=== Work to complete ===
[1] In the article on the Narayanpur attack, copy word for word the stretch from "The operation, part" through "civilian clothes nearby.".
[2] According to the article on the Narayanpur attack, what was the combined explosive weight of the three IEDs under the culvert?

=== Text provided ===
Dr Bibhu Prasad Routray
Five security force personnel belonging to the District Reserve Guards (DRG) were killed on 23 March after suspected Left-wing extremists detonated three IEDs under a culvert in Chhattisgarh’s Narayanpur district in the south Bastar region. Chhattisgarh is the worst LWE affected state in the country. This is the biggest attack of 2021 and came exactly a year after an encounter which had claimed the lives of 17 DRG personnel in Sukma district. On the face of it, the incident underlines the persisting threat of the extremists in the region, albeit at a much weaker state. Beneath the surface, however, are the enduring problems with the security force operations as well as the lack of adequate support from the central government. The Attack According to available details, about 90 (120, according to some other reports) DRG personnel carried out a two-day operation in Abujhmaad, spread over 4000 square kilometres in Chhattisgarh and neighbouring Maharashtra. Abujhmaad is also believed to be the bastion of the Communist Party of India-Maoist (CPIMaoist).
The operation, part of the Chhattisgarh police’s repeated attempts to breach the sense of safety of the extremist organization, however, did not yield any results. At the end of the operation, DRG personnel started returning to their respective camps. A bus carrying 20 DRG personnel was on its way to the district headquarter took the full impact of the explosions as it moved over a culvert. Three improvised explosive devices (IEDs), assessed to have a combined explosive weight of 40 kilogrammes, exploded tossing the bus onto the dry riverbed below. While three personnel died instantly, two more succumbed to their injuries later. About 14 others were injured, three of them critically. The fact that the explosion wasn’t followed by an ambush leads the police to believe that the IEDs were probably detonated by a couple of extremists in civilian clothes nearby.

=== Given data ===
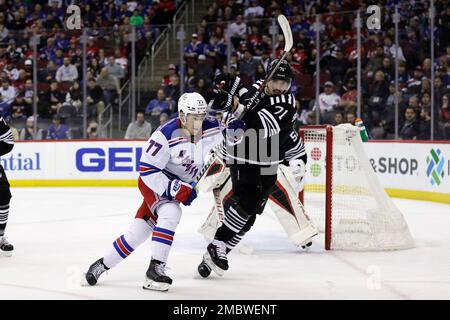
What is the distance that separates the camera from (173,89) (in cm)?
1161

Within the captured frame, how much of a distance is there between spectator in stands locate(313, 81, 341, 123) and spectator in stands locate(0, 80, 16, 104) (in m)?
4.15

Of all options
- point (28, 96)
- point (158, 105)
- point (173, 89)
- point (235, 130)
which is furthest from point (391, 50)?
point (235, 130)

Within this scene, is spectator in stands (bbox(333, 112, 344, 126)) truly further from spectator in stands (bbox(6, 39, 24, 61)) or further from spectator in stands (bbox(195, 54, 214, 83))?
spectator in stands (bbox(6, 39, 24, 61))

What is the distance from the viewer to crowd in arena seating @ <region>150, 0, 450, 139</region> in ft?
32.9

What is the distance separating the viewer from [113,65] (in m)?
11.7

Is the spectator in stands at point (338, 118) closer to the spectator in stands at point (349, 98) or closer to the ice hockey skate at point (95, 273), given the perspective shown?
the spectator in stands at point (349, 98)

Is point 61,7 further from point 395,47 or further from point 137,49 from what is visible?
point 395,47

==

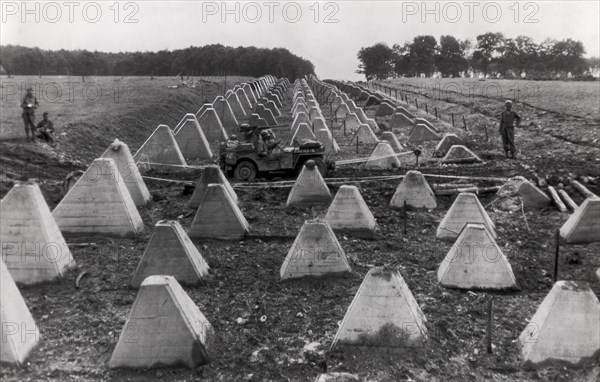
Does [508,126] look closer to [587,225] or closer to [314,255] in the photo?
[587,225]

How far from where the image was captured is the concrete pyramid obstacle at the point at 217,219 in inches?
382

* * *

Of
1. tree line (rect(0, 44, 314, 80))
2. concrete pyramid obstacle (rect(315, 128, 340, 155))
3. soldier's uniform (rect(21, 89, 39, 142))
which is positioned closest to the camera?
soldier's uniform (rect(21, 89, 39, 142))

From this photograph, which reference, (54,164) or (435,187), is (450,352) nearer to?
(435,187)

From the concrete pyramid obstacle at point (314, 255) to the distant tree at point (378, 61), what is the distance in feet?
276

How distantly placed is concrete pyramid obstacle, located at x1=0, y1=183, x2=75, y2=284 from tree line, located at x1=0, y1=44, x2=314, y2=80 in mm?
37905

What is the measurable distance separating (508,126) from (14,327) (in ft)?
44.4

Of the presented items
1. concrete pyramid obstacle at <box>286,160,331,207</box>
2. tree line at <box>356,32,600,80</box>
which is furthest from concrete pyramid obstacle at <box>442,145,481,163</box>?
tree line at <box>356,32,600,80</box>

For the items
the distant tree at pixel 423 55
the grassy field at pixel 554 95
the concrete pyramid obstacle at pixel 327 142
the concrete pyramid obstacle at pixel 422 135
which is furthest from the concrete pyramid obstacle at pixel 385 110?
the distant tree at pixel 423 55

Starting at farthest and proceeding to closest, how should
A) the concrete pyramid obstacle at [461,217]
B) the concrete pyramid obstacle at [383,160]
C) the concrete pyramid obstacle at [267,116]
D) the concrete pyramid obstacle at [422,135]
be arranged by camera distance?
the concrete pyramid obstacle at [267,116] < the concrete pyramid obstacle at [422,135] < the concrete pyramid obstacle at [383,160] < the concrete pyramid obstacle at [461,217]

=== Answers to the exercise ===
[1]
The operation, part of the Chhattisgarh police’s repeated attempts to breach the sense of safety of the extremist organization, however, did not yield any results. At the end of the operation, DRG personnel started returning to their respective camps. A bus carrying 20 DRG personnel was on its way to the district headquarter took the full impact of the explosions as it moved over a culvert. Three improvised explosive devices (IEDs), assessed to have a combined explosive weight of 40 kilogrammes, exploded tossing the bus onto the dry riverbed below. While three personnel died instantly, two more succumbed to their injuries later. About 14 others were injured, three of them critically. The fact that the explosion wasn’t followed by an ambush leads the police to believe that the IEDs were probably detonated by a couple of extremists in civilian clothes nearby.

[2] 40 kilogrammes